Until the Revolutionary period, slavery was an unquestioned "fact of life." It was only when Americans proclaimed the radical new idea that "all men are created equal" that slavery was first challenged as immoral and thus required justification. The new idea of race helped explain why some people could be denied the rights and freedoms that others took for granted.
Not a single characteristic, trait, or gene distinguishes all the members of one so-called race from all the members of another so-called race, no matter how we divide people. Nevertheless, the idea that race corresponds to biological differences (e.g., traits such as IQ, behavior, propensity for disease, physical appearance) has long shaped public policy and social discourse—and can even lead to biological consequences.
Racial and ethnic groups are not an inherent feature of human society, but constructed in different ways that vary according to time, place, and political interests. Mutable and fluid, the history of racial categories reflects not melanin or nationality, but power.
A long history of government policies and private practices has disproportionately channeled power, wealth, status, even health to white people. Even though de jure segregation no longer exists, these practices persist in other forms to this day.
--------------------------------------------------
▶ _What you will do_:
**a.** Reproduce the part of the passage on race starting at "Not a single" and ending at "nationality, but power.".
**b.** For each statement, say yes or no according to the passage on race, and quote the words that decide it: (i) slavery was already challenged as immoral before the Revolutionary period; (ii) no single gene separates all members of one so-called race from all members of another; (iii) de jure segregation still exists today.
**c.** Continue the passage on race, starting right after its final sentence.

▶ _Collected data_:
--------------------------------------------------
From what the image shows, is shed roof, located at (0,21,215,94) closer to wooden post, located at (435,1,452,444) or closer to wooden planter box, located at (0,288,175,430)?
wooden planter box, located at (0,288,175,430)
--------------------------------------------------
▶ _Results of the exercise_:
**a.**
Not a single characteristic, trait, or gene distinguishes all the members of one so-called race from all the members of another so-called race, no matter how we divide people. Nevertheless, the idea that race corresponds to biological differences (e.g., traits such as IQ, behavior, propensity for disease, physical appearance) has long shaped public policy and social discourse—and can even lead to biological consequences.
Racial and ethnic groups are not an inherent feature of human society, but constructed in different ways that vary according to time, place, and political interests. Mutable and fluid, the history of racial categories reflects not melanin or nationality, but power.

**b.**
(i) No: "Until the Revolutionary period, slavery was an unquestioned "fact of life.""
(ii) Yes: "Not a single characteristic, trait, or gene distinguishes all the members of one so-called race from all the members of another so-called race"
(iii) No: "Even though de jure segregation no longer exists"

**c.**
Like other racial categories, whiteness is not a biological property, but a changing identity and social position defined by laws, policies, and norms affecting the distribution of resources and power. Considered visible and unmarked, whiteness operates to maintain the status quo in subtle and explicit ways.
Wealth, or net worth, is a vital measure of economic health. Wealth buffers against periods of insecurity, funds risk-taking opportunities, supports retirement, and undergirds intergenerational transfers of opportunity. Government housing policies and private lending practices primarily account for the racial wealth gap, with housing equity attesting for two-thirds of all wealth.
In 1790, Congress passed a law declaring that only “free, white” immigrants could become naturalized citizens. We’ve been fighting over who gets to be an American ever since, with race playing a central role in the debate.